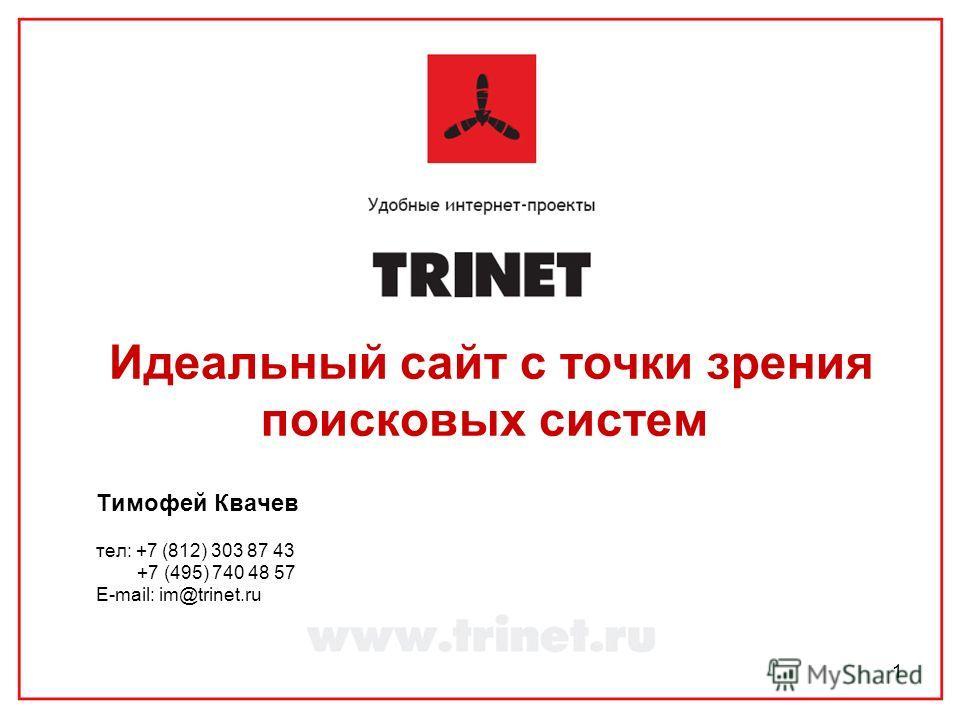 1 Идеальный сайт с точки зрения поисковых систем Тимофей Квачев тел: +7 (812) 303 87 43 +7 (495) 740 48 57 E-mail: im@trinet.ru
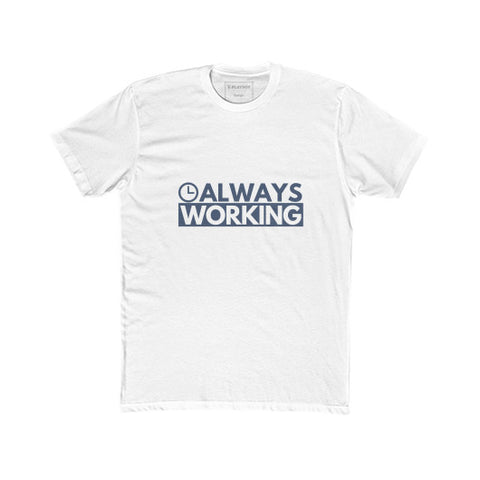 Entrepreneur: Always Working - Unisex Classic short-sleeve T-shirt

---*---

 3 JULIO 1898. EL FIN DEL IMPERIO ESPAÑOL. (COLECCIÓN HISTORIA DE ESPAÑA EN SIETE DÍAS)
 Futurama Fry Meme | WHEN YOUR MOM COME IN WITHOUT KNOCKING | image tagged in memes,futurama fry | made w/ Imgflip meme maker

---*---

## Prompt
Nothing except the lines from the one containing "1 Идеальный сайт" through the one containing "Entrepreneur: Always Working" should appear in the answer, exactly as above and without pictures.

## Completed task
 1 Идеальный сайт с точки зрения поисковых систем Тимофей Квачев тел: +7 (812) 303 87 43 +7 (495) 740 48 57 E-mail: im@trinet.ru
 Entrepreneur: Always Working - Unisex Classic short-sleeve T-shirt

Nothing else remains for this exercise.